In our process, we look at the brand strategy first and develop a Brand Pyramid. At Level 3 of the Brand Pyramid, we address the emotional benefits: Why should anyone care? Underneath this general question rests both of the specific questions above: Who is anyone? Or, more correctly, which anyone are we talking about? Then, why specifically do they care? The Brand Pyramid is a strategic hypothesis that begs for marketing discovery to make it truly valid.

Marketing discovery process

What is marketing discovery?

Our marketing discovery process has three components. Together they give a robust answer, based on qualitative research, to these two essential questions. Our Brand Value Map is developed directly from the Brand Pyramid and serves as the framework for distilling the initial working hypotheses on the questions of who the most natural customer is and what they value. Read an explanation of the Brand Value Map here. We use it to think through the selection of candidate personas for deeper research evaluation.

The work of determining which of the potential customers is most natural and what that customer truly values is supported by persona interviews. We conduct these with multiple representatives of the ideal customer profile to get a strong read on what they value and what is most likely to drive their behavior.
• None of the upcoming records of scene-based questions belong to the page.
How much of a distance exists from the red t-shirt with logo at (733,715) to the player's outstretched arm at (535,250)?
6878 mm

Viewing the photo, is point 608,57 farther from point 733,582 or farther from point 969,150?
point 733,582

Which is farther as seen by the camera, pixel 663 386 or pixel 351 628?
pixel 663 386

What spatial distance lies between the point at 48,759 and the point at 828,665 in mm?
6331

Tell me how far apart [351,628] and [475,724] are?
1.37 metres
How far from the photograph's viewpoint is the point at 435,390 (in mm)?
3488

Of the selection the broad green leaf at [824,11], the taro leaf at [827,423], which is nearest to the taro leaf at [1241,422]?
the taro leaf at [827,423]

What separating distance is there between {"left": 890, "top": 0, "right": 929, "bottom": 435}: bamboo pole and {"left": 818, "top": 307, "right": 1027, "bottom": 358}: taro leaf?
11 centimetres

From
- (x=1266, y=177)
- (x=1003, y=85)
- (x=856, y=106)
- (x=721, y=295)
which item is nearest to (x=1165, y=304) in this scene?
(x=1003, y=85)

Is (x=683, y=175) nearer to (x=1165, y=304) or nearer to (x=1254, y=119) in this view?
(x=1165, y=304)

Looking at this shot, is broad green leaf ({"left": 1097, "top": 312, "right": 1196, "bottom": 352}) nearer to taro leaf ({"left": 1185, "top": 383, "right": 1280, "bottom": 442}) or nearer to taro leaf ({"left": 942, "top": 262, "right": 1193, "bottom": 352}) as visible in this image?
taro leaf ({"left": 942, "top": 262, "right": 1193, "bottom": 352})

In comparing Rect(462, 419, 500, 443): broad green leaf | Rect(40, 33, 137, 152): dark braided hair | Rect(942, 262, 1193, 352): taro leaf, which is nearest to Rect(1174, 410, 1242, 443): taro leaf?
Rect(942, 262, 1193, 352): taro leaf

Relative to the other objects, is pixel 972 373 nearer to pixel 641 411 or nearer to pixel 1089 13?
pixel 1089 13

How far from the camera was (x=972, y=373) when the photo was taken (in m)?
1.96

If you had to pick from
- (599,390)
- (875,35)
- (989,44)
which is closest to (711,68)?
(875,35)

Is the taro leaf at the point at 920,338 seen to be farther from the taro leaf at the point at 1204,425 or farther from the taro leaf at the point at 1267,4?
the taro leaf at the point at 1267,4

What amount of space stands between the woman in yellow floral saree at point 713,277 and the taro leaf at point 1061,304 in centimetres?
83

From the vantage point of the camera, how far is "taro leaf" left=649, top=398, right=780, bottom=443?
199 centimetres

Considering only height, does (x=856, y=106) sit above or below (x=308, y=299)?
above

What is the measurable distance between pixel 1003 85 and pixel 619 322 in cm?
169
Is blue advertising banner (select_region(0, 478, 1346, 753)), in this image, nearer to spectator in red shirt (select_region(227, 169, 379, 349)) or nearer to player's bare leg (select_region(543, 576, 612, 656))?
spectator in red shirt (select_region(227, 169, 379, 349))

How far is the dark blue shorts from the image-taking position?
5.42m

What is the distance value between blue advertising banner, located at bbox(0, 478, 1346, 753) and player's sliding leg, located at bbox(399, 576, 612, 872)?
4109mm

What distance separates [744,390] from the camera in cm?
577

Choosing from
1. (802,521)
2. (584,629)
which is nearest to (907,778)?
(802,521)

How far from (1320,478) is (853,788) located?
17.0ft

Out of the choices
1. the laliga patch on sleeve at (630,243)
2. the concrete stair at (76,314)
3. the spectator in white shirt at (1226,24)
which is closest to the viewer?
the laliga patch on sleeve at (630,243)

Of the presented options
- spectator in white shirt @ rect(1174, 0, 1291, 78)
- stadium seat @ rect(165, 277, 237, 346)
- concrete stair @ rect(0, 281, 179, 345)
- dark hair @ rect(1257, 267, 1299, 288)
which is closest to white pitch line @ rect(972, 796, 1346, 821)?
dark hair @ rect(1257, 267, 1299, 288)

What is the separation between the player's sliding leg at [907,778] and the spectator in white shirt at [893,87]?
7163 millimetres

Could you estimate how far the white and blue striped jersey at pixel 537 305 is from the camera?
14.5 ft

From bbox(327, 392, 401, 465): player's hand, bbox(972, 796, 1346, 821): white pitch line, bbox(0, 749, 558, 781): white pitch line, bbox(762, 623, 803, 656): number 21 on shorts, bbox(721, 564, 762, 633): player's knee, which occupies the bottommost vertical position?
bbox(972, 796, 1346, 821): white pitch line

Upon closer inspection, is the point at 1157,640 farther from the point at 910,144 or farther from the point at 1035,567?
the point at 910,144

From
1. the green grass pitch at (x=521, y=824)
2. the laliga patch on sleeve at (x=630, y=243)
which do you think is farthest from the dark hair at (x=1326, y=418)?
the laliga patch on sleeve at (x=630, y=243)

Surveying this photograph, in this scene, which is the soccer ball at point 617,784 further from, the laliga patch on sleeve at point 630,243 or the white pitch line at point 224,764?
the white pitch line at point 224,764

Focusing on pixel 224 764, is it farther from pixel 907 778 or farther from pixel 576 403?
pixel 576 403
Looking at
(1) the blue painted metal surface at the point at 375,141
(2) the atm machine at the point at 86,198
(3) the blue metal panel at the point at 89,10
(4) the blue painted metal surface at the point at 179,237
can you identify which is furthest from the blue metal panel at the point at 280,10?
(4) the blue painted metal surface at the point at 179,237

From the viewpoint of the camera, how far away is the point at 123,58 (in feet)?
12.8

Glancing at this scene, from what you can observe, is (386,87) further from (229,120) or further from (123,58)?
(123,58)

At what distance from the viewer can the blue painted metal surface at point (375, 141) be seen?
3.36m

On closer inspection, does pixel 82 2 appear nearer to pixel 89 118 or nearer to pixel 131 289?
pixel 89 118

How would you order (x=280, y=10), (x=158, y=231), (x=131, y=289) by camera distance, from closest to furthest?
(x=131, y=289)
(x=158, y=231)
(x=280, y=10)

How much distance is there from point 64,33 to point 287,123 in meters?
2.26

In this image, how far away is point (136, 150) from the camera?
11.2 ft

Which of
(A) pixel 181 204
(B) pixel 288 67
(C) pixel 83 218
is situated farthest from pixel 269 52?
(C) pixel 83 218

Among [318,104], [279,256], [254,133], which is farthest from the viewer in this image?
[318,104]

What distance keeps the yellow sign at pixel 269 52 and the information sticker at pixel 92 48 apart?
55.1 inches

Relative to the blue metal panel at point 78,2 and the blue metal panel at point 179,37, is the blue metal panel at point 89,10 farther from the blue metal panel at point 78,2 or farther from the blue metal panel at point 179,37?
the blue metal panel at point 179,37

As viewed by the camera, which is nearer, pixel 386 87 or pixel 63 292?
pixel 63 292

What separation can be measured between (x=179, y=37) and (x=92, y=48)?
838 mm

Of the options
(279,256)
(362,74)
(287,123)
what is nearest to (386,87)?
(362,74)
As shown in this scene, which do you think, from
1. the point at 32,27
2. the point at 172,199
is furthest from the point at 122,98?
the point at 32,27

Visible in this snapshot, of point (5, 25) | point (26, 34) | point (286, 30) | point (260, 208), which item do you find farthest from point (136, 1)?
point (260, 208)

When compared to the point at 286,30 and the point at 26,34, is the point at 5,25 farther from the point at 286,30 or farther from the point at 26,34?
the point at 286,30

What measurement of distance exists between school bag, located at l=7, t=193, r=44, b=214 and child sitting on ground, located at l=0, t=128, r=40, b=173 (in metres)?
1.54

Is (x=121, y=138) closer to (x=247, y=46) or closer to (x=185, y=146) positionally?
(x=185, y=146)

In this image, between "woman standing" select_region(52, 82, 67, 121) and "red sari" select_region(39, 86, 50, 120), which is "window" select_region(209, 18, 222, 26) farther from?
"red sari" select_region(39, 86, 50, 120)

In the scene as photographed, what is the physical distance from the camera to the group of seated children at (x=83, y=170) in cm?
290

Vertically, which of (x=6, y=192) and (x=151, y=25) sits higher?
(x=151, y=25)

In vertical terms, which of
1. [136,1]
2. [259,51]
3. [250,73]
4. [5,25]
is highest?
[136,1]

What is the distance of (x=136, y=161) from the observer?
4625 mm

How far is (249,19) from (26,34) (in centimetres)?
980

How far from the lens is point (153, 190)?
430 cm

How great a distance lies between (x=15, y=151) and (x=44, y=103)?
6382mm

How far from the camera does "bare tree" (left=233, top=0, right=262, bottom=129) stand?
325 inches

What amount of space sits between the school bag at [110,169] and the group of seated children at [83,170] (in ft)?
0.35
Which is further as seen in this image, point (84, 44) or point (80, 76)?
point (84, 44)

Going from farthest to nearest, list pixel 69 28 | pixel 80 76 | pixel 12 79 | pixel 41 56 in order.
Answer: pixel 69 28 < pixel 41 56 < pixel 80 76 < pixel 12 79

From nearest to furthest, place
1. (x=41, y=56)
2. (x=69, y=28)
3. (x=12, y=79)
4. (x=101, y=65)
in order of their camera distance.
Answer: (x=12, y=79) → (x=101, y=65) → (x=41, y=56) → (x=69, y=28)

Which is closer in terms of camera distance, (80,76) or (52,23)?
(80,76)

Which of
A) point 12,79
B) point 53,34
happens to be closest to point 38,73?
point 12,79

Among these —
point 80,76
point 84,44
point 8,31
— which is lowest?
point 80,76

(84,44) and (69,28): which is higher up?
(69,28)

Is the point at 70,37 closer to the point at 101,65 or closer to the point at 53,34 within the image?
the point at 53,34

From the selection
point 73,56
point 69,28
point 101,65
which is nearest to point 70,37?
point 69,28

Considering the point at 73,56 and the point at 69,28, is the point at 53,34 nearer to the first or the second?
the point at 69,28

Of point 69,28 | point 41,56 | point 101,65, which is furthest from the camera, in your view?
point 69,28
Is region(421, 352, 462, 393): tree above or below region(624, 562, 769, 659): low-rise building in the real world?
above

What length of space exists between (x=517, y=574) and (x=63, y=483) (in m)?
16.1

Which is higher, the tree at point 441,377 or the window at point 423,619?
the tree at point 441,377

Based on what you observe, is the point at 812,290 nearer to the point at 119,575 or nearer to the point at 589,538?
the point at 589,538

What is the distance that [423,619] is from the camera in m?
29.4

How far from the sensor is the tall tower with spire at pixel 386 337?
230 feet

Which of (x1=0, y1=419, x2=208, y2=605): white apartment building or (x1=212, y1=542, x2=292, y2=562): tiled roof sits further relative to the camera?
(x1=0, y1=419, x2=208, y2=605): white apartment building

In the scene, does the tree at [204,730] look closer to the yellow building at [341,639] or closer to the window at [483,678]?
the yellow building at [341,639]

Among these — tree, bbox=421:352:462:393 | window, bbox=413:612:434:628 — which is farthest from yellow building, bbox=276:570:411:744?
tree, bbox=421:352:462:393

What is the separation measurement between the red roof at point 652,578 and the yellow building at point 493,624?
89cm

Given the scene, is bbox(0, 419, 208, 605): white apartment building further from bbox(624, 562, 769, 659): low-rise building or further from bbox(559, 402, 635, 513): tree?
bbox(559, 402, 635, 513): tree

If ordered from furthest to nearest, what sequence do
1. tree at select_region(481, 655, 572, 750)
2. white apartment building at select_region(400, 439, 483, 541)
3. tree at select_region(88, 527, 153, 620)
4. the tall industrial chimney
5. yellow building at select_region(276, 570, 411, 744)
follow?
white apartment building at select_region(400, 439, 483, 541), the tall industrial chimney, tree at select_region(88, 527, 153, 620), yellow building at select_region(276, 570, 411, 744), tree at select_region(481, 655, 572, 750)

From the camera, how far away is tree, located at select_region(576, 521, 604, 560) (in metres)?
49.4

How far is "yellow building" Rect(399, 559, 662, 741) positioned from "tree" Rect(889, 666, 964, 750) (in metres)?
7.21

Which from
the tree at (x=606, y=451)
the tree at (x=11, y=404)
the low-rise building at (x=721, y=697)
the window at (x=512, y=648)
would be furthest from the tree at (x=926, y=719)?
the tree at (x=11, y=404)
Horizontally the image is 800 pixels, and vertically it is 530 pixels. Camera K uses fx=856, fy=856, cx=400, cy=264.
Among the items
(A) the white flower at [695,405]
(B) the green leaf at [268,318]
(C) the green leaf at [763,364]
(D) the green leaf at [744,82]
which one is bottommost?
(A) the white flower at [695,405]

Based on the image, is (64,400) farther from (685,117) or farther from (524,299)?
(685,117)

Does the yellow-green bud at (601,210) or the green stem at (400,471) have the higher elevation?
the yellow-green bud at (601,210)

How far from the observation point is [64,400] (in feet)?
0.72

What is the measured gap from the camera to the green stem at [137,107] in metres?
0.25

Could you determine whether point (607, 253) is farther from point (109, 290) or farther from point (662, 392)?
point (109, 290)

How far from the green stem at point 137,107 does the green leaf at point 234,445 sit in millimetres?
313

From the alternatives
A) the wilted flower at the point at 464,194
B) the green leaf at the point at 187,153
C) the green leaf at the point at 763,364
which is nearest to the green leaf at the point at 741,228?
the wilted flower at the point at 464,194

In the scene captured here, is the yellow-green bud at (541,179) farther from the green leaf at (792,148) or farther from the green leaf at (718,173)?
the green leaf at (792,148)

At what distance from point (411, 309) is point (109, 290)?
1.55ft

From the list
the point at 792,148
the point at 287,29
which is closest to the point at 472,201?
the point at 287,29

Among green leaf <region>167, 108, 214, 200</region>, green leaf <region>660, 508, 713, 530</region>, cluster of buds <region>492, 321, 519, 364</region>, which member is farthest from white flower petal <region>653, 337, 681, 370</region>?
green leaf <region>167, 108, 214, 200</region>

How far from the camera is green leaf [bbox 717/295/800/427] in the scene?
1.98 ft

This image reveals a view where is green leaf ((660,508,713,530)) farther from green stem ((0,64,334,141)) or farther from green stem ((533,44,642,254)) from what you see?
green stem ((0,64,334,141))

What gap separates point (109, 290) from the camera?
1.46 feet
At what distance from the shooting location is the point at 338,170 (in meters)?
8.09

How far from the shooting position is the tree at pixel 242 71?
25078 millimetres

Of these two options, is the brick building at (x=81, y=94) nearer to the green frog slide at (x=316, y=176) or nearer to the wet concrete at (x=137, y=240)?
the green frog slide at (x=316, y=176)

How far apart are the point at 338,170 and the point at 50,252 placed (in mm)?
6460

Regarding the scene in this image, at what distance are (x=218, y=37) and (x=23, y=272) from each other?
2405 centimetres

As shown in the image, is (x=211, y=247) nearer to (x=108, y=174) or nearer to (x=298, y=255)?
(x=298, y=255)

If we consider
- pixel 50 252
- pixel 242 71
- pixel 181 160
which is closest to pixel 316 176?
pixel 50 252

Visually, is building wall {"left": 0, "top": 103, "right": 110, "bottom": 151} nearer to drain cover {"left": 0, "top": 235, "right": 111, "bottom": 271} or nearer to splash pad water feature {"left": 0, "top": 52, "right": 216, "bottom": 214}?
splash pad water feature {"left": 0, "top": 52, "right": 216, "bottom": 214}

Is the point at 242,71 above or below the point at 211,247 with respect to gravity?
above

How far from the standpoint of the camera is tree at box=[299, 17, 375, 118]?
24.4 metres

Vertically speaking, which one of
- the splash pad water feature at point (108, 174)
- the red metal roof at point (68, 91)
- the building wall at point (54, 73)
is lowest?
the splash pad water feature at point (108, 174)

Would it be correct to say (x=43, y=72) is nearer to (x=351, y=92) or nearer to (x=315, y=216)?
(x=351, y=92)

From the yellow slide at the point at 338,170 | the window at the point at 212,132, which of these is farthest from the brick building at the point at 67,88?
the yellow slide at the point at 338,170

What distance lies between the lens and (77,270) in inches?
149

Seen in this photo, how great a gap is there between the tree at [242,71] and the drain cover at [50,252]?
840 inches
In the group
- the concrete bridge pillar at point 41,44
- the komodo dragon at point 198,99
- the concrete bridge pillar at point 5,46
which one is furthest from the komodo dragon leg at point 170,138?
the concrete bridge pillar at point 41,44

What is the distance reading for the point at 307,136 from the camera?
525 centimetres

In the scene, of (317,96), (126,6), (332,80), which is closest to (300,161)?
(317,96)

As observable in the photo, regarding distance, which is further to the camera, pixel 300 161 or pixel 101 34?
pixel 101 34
This work yields a Competitive Advantage Diagram for each candidate persona as they vie for the title of “ideal customer.” When we have found the ideal customer, then their description and the emotional drivers of their behavior can be placed back into the Why Level (Level 3) of the Brand Pyramid.

Finally, this process informs the creation of a Marketing Targets Diagram, a simplified representation and reminder of where you must concentrate your marketing efforts for the greatest strategic effect.

Intense focus on the natural intersection between who you are and how you are able to deliver value to your customer is at the center of an effective marketing effort.

Armed with the Marketing Targets Diagram and a robust Competitive Advantage Diagram for your ideal customer, you are ready to craft and deliver a marketing message that they will be able to hear through all the clutter. You will also know where to find them so that you can deliver that message. This intense focus on the natural intersection between who you are (your brand) and how you are able to deliver value to your customer is the simple but challenging center of an effective marketing effort.

What is Marketing DiscoveryBusinesses and organizations must ask themselves: Do we know our customer? Do we know what they are actually buying when they buy our product, attend our events, use our services? This understanding should be the foundation of both marketing and your ability to continually and deeply satisfy your customer. Ignore these things and you have much to lose. Focus on them and focus on understanding your customer, and you have a great deal to gain.

It isn’t rocket science, but it certainly isn’t easy. Done well it propels your business, organization, or product forward toward the achievement of your goals.